You are viewing a plain text version of this content. The canonical link for it is here.
Posted to user@beam.apache.org by Chamikara Jayalath via user <us...@beam.apache.org> on 2023/11/01 18:05:41 UTC

Re: [Question] - How can i listen to multiple Pub/Sub input topics using SideInput?

Currently only some Beam sources are able to consume a configuration (set
of topics here) that is dynamically generated and I don't think PubSubIO is
one of them. So probably you'll have to implement a custom DoFn that reads
from Cloud Pub/Sub to support this. Also, probably you'll have to constrain
reading with size/time since Cloud Pub/Sub is an unbounded input source.

Thanks,
Cham



On Tue, Oct 31, 2023 at 2:22 PM Pravin DSouza <pr...@gmail.com> wrote:

> Hi,
>
> I have a use case where I want to listen to multiple Pub/Sub input topics
> and route messages from all multiple input topics to a single destination
> output topic.
> The number of input topics can change any time and are stored in a table.
> For example when I deploy for the first time, I might be reading from 3
> topics, but after 2 days the table is updated and now I want to read from 4
> topics.I don't want to redeploy the job because of a change in input topics
> list.

Records shown:
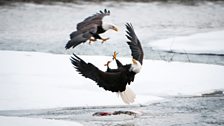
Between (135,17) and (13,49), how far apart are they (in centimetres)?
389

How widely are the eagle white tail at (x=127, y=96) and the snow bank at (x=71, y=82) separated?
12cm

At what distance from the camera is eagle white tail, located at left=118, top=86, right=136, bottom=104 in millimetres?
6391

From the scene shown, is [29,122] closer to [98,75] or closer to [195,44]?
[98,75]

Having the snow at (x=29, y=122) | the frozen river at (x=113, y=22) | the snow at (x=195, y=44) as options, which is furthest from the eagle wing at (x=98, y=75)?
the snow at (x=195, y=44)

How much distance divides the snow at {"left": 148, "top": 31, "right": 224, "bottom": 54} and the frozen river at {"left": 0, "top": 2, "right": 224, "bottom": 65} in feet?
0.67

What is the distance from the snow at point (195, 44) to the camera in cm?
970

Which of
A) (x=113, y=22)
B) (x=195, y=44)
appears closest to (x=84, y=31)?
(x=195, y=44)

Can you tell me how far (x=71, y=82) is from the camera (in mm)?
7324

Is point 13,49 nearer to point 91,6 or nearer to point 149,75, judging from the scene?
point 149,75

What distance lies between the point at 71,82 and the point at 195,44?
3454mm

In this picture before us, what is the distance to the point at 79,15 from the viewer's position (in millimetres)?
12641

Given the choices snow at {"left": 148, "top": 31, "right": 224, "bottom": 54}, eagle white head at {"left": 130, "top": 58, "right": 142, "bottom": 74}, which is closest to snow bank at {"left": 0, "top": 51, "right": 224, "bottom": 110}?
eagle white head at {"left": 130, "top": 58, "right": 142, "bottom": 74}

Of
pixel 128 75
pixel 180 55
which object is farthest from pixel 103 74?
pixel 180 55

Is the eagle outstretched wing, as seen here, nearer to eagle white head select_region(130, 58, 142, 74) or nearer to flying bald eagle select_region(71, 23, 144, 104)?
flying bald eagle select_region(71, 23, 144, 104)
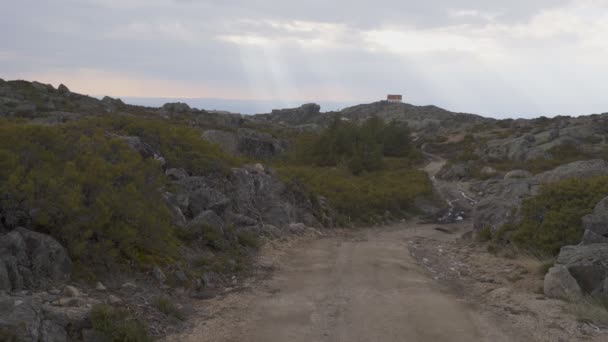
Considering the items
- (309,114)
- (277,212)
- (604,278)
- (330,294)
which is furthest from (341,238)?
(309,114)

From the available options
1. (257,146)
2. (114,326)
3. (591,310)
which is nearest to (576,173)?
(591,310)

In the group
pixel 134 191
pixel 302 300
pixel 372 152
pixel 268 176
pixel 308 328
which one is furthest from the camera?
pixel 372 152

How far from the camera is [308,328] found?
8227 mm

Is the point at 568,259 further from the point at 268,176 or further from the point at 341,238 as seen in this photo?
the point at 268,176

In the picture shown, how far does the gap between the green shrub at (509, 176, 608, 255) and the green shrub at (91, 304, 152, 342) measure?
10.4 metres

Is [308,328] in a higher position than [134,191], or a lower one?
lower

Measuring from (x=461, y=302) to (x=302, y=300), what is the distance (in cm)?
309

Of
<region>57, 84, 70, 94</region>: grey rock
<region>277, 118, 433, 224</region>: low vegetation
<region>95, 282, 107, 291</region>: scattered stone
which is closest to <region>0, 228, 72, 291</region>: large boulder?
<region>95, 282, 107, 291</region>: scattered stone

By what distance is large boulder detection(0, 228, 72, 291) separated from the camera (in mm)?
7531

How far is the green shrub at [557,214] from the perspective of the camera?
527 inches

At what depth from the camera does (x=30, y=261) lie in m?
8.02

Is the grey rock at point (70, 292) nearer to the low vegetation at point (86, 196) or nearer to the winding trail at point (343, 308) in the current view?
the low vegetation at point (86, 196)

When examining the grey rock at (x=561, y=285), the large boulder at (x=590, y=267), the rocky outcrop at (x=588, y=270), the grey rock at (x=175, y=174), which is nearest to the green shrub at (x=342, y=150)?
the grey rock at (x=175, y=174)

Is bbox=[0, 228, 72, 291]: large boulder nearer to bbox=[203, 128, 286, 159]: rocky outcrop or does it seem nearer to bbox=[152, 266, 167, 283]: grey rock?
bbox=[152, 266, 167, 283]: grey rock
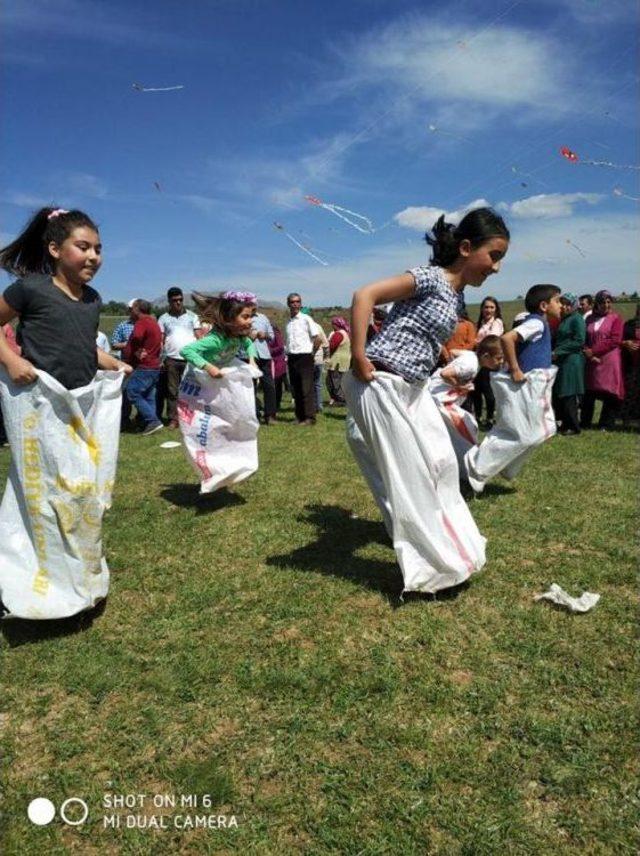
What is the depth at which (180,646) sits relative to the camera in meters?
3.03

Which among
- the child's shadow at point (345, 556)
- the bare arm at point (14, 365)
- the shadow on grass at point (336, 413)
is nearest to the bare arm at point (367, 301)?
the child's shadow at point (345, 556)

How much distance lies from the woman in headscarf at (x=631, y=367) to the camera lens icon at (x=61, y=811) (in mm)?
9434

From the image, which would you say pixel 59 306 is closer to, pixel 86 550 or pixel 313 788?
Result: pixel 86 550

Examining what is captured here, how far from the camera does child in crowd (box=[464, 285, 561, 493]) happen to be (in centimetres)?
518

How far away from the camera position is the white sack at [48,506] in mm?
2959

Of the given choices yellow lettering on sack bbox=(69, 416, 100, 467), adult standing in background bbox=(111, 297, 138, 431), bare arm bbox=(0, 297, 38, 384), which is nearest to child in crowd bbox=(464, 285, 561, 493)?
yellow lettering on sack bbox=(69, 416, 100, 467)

Prompt:
In the Pub/Sub thread, what does the reply say will probably have to be built to read from a set of topics that changes?

Exercise answer:
A custom DoFn that reads from Cloud Pub/Sub.